WRITTEN PROBLEM: Print the lines of the items exactly as they appear, starting with the line containing "From farthest to closest, how do you sequence" and going on through the line containing "4. the black nose at (x=510, y=264)", both included.

RECORDS TO USE:
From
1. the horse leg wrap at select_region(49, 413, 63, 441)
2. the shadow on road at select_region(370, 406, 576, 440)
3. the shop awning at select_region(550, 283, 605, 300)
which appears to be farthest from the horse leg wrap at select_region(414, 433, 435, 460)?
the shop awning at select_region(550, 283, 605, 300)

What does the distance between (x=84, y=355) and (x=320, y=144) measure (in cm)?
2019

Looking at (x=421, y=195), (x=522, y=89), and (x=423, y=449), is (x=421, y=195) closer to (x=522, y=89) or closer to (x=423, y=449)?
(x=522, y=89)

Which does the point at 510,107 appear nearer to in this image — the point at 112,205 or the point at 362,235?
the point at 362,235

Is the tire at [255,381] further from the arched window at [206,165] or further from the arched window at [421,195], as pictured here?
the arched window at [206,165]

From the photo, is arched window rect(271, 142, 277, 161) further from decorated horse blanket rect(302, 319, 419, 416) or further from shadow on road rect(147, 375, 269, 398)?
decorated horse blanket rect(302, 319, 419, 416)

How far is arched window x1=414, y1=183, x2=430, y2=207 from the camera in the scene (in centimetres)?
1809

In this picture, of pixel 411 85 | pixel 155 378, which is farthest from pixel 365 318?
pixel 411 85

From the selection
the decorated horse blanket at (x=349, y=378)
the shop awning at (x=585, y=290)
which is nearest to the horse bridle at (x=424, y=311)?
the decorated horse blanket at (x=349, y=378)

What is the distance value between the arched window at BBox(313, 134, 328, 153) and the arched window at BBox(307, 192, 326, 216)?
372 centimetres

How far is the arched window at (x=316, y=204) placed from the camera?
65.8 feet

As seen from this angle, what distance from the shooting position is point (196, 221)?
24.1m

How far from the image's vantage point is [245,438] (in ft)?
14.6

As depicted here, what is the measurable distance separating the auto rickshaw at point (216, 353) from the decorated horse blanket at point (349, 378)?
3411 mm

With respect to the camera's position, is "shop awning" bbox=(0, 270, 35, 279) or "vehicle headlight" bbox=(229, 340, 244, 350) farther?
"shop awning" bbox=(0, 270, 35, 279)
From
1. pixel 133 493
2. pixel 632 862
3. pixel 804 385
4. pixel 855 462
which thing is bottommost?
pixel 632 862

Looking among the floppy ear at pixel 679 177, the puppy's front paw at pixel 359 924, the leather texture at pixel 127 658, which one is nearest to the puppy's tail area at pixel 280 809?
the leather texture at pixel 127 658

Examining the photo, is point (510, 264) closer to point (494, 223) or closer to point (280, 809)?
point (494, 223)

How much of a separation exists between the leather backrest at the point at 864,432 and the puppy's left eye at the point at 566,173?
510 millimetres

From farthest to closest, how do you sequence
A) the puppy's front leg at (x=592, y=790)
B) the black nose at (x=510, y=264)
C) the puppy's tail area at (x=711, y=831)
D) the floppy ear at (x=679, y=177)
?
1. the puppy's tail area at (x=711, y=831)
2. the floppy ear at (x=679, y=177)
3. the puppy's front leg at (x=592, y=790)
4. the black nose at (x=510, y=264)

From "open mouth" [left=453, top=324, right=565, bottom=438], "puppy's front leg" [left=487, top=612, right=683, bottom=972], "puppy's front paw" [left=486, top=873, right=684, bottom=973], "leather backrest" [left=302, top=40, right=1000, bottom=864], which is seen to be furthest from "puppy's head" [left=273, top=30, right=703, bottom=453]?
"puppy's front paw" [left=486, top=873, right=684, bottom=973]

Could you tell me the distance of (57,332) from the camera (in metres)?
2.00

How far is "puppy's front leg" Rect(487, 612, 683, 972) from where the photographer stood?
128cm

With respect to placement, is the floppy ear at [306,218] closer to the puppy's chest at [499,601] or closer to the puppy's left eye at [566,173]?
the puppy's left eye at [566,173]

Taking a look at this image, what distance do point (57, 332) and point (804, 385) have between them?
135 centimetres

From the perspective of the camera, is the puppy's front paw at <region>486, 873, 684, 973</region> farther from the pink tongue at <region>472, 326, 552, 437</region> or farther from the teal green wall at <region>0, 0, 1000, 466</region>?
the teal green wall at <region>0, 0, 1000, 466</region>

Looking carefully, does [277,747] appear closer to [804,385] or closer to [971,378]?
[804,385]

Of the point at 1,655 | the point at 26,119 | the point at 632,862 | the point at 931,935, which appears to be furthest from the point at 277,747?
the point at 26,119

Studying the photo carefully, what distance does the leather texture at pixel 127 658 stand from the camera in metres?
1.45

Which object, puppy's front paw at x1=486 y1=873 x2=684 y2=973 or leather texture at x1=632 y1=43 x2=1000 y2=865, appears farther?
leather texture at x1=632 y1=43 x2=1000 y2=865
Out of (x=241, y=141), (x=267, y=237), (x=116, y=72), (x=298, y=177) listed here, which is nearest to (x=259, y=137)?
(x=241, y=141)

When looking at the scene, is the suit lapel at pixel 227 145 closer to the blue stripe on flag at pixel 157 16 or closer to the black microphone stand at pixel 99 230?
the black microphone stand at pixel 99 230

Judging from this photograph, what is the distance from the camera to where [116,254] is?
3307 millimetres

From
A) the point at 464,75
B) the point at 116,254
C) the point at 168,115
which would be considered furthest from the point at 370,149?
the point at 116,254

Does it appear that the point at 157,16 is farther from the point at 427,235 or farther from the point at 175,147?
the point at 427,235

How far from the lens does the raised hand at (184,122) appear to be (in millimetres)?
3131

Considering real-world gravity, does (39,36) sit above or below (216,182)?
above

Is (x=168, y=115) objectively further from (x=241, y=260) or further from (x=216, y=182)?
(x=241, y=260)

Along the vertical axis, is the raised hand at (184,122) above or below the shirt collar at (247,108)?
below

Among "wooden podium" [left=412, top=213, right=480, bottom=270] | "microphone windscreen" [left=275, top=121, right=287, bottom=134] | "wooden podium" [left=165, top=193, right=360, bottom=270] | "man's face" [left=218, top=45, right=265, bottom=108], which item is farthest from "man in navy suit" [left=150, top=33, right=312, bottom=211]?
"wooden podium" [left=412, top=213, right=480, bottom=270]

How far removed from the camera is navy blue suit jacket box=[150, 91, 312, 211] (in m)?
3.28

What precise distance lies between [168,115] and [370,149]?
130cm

SOLUTION:
From farthest to closest, how do you sequence
A) the puppy's front leg at (x=592, y=790)
B) the black nose at (x=510, y=264)
C) the puppy's tail area at (x=711, y=831)
D) the floppy ear at (x=679, y=177)
?
1. the puppy's tail area at (x=711, y=831)
2. the floppy ear at (x=679, y=177)
3. the puppy's front leg at (x=592, y=790)
4. the black nose at (x=510, y=264)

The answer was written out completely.